Sealfs Design Document

System Architecture

The architecture of sealfs is non centralized, and there is no single metadata node.

Sealfs consists of three components -Server:Responsible for storing files and metadata.Metadata is undoubtedly the hot file of the distributed file system, so we store data and metadata in the way of separate disks. Users can choose better hardware to store metadata. -client:It implements the file system in user mode, intercepts file requests, and stores and addresses them through the hash algorithm. -manager:Responsible for Coordinate cluster.

The System Architecture picture as follows:

User Mode in Overall Chain

We hope to create an overall chain user mode distributed file storage system from client file request hijacking to network to storage with specific hardware, so as to obtain the ultimate performance experience.

Client

On the client side, we support two types of file systems: the more common fuse file system and the user mode file system which we hope to improve the performance in this way.

Fuse

Kernel File System

In order to reduce the number of calls, an implementation scheme is to directly implement the file system in the kernel state, and network requests are implemented in the kernel state.

User status request
VFS
Kernel file system
network

This scheme can reduce the number of handovers to 2, but its disadvantages are also obvious:

The debugging of kernel programming is complex
You need to install additional kernel modules for the client
File system crash affects other processes

fuse

There are different ways to implement network file storage, and fuse is an easy way to implement and use.

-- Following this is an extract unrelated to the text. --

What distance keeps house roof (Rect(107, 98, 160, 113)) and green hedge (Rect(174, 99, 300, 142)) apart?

In fuse, a call process for file storage through the network includes:

User status request
VFS (switching)
fuse driver
fuse library
network

It should be noted that fuse also reduces the performance of the file system while avoiding the above problems.

System Call Hijacking

This is the second scheme we implemented, namely, to implement a user mode file system. In the figure in the previous section, we can see that user requests are not directly handed over to the Linux kernel, but are submitted through glibc (or other libc libraries). This means that the address of system calls can be replaced at the libc layer to achieve system call hijacking.

User status request
System call hijacking client
network

Network

For the network part, two network transmission modes are also provided, RPC and RDMA.

RPC

Location algorithm

A file request will be mapped to a server by the client using a hash algorithm and transmitted through the socket link.

Request Process

The client receives the request and creates a processing thread. The work of creating processing threads is implemented by libfuse, and the functions implemented by sealfs can be considered as independent threads.
The server where the calculation file is located, and the content is in metadata management, which is not detailed in this section.
Send a file request to the server and hold the thread. The process of sending requests should consider the parallel processing of multiple requests. Setting up a socket for each request is the simplest implementation, but the connection creation delay is too high, and the number of network connections may be too large. Maintaining multiple long connections ensures the delay of connection creation. However, in the case of large concurrency, it is still unable to solve the problem of excessive network connections. At the same time, the code implementation is slightly complicated. Therefore, a long connection is used to share multiple file requests. When a thread sends a request, it needs to include the request ID and data length. At the same time, it needs to implement an additional thread safe queue to store the lock of the thread after sending the request.
The server processes the file request and returns the request result to the client. The requested id is always maintained during processing.
The client receives data, activates the request thread, and processes the return value. One (or a limited number of) independent threads are used to receive the request result, which contains the request ID, so it is necessary to query the thread lock corresponding to the request ID in the queue, write the result and release the thread lock, activate the original request thread and return the result to the application.

Memory Copy

The method that multiple requests share the same thread is adopted. When the socket sends a request, it needs to send a length variable in advance to avoid packet sticking due to the variable length of the data. There are two different solutions: One is to use multiple sockets to realize the connection pool. One socket is used to send one request each time. This scheme does not have the problem of packet continuity and can be sent multiple times. The other is to use the same socket, but to ensure data continuity, string splicing is required. When memory copying is involved, the overhead will increase. To avoid this problem, threads need to be locked each time data is sent. This is the implementation scheme of the first phase.

RDMA

Manager

Manager used for managing server cluster.

heart Manger

When the server node is online or offline, it will report the heartbeat information to the management node. The client will subscribe to the heartbeat information for location calculation. At the same time, the server will subscribe to the heartbeat information for data migration and other aspects.

Server

The server mainly stores two types of data. One is the metadata information of the file and the content of the file itself.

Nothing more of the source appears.